SELECTED TEXT
§

Sustinvest Recommends Kumho Petrochemical’s Shareholders to Vote “FOR” CW Park’s Proposal

"The current management's investment decisions affected shareholder value, and the current board members should be responsible for the management accountable"

  • "We believe Chul Whan Park, as an inside director, could well serve the responsibility of overseeing and supervising the current management and bring a good balance to the board."
  • "Park provided an in-depth analysis over incidents that destroyed shareholder value and current management's poor capital investment decisions."
  • "Outside directors failed to fulfill its role of supervising the current management and inside directors."

HONG KONG, March 19, 2021 /PRNewswire/ — Chul Whan Park (CW Park), a senior executive and the single largest shareholder of Kumho Petrochemical, welcomed the favorable recommendations from Sustinvest. Sustinvest is a leading Korean proxy advisor and ESG analytics & research institute, which released its analysis report today on Kumho Petrochemical's annual general meeting.

In its report, Sustinvest recommended Kumho Petrochemical shareholders to vote "FOR" all agendas proposed by CW Park:

(i) increase dividend payout of the Company (item 1-2-2);

(ii) separate the role of Chairman and CEO (item 2-2-1);

(iii) establish an Internal Transaction Committee and Compensation Committee and their terms of reference (items 2-2-2, 2-2-3 and 2-2-4);

(iv) appoint himself, Park Chul Whan, as an inside director (item 4-2); and

(v) appoint Rhee Byung Nam, Min John K, Benjamin Joe and Choi Jung Hyun as outside directors and Rhee Byung Nam and Min John K as audit committee members (items 3-2, 5-4, 5-5, 5-6 and 6-2).

§

Collected data
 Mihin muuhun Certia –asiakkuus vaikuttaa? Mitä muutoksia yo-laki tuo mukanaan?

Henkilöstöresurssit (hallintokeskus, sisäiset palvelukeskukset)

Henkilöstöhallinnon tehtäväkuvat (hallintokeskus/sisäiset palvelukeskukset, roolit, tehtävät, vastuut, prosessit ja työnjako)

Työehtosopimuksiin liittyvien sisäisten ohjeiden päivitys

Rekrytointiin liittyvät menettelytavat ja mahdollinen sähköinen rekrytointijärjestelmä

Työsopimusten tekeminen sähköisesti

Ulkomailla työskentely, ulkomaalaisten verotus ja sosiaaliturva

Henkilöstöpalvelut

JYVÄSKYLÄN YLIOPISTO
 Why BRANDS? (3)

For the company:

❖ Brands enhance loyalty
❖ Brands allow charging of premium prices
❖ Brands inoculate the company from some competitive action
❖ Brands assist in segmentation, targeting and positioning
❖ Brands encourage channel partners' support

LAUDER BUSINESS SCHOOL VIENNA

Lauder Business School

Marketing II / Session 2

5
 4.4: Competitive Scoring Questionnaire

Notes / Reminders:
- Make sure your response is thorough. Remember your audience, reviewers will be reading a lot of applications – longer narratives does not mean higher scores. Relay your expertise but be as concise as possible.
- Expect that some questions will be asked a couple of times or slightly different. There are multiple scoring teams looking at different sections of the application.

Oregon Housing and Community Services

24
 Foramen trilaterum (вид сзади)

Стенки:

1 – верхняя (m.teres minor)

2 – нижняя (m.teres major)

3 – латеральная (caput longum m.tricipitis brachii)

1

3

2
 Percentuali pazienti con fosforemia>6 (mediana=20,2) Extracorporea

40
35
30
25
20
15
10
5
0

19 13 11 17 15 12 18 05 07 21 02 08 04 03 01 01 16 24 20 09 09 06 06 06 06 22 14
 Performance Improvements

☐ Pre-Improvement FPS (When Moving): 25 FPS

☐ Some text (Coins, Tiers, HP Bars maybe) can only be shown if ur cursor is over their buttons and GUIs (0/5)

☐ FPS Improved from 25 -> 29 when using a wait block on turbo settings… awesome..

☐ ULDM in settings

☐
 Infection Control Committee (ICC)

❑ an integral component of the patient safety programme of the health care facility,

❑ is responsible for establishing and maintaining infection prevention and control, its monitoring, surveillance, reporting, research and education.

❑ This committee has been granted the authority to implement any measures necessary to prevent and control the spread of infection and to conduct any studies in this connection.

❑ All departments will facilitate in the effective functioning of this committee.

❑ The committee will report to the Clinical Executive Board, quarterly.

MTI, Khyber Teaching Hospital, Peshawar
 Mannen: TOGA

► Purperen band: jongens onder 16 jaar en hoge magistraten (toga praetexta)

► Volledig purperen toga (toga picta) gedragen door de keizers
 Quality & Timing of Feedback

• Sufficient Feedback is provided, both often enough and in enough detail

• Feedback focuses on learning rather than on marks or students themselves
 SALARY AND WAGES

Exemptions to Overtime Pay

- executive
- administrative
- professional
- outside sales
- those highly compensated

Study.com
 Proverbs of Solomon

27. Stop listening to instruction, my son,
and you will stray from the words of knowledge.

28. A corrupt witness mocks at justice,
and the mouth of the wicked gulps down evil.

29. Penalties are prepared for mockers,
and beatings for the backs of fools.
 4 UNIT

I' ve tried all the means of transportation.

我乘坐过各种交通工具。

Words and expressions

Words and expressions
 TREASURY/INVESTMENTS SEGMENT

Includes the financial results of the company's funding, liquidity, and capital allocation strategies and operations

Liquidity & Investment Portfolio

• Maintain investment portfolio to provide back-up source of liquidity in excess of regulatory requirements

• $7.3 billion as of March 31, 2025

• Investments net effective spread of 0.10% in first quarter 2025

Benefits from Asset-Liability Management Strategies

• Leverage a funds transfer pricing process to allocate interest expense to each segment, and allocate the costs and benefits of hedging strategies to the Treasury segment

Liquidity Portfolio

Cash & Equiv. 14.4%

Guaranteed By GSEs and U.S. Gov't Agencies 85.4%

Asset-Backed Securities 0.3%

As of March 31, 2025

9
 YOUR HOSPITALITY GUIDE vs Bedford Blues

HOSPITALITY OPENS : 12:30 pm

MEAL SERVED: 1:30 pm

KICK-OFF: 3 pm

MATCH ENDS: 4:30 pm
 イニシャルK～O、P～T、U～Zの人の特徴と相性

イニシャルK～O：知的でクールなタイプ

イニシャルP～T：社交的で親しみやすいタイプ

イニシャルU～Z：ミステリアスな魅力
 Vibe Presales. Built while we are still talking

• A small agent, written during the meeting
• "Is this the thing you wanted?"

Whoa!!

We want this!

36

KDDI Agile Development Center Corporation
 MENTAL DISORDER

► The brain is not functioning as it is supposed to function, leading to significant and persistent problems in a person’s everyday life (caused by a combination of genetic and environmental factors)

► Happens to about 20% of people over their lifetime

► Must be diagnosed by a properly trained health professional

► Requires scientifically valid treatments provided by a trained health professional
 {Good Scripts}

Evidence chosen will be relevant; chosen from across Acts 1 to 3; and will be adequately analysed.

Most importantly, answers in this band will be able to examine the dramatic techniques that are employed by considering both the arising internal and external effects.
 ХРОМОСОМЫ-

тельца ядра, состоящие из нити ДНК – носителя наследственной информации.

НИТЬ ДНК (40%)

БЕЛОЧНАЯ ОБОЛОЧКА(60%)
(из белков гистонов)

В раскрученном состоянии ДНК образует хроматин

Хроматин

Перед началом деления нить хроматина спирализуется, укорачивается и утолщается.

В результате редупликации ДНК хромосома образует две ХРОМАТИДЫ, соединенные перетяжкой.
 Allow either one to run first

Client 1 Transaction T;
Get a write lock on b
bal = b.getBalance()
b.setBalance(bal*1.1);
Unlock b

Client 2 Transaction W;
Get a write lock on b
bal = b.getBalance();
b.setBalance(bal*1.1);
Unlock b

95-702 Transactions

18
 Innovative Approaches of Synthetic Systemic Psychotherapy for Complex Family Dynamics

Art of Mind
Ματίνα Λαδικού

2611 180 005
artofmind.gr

§

TASK
Copy out the full press release above about Sustinvest's voting recommendation for Kumho Petrochemical, word for word.

SOLUTION FOR THIS EXERCISE
Sustinvest Recommends Kumho Petrochemical’s Shareholders to Vote “FOR” CW Park’s Proposal

"The current management's investment decisions affected shareholder value, and the current board members should be responsible for the management accountable"

  • "We believe Chul Whan Park, as an inside director, could well serve the responsibility of overseeing and supervising the current management and bring a good balance to the board."
  • "Park provided an in-depth analysis over incidents that destroyed shareholder value and current management's poor capital investment decisions."
  • "Outside directors failed to fulfill its role of supervising the current management and inside directors."

HONG KONG, March 19, 2021 /PRNewswire/ — Chul Whan Park (CW Park), a senior executive and the single largest shareholder of Kumho Petrochemical, welcomed the favorable recommendations from Sustinvest. Sustinvest is a leading Korean proxy advisor and ESG analytics & research institute, which released its analysis report today on Kumho Petrochemical's annual general meeting.

In its report, Sustinvest recommended Kumho Petrochemical shareholders to vote "FOR" all agendas proposed by CW Park:

(i) increase dividend payout of the Company (item 1-2-2);

(ii) separate the role of Chairman and CEO (item 2-2-1);

(iii) establish an Internal Transaction Committee and Compensation Committee and their terms of reference (items 2-2-2, 2-2-3 and 2-2-4);

(iv) appoint himself, Park Chul Whan, as an inside director (item 4-2); and

(v) appoint Rhee Byung Nam, Min John K, Benjamin Joe and Choi Jung Hyun as outside directors and Rhee Byung Nam and Min John K as audit committee members (items 3-2, 5-4, 5-5, 5-6 and 6-2).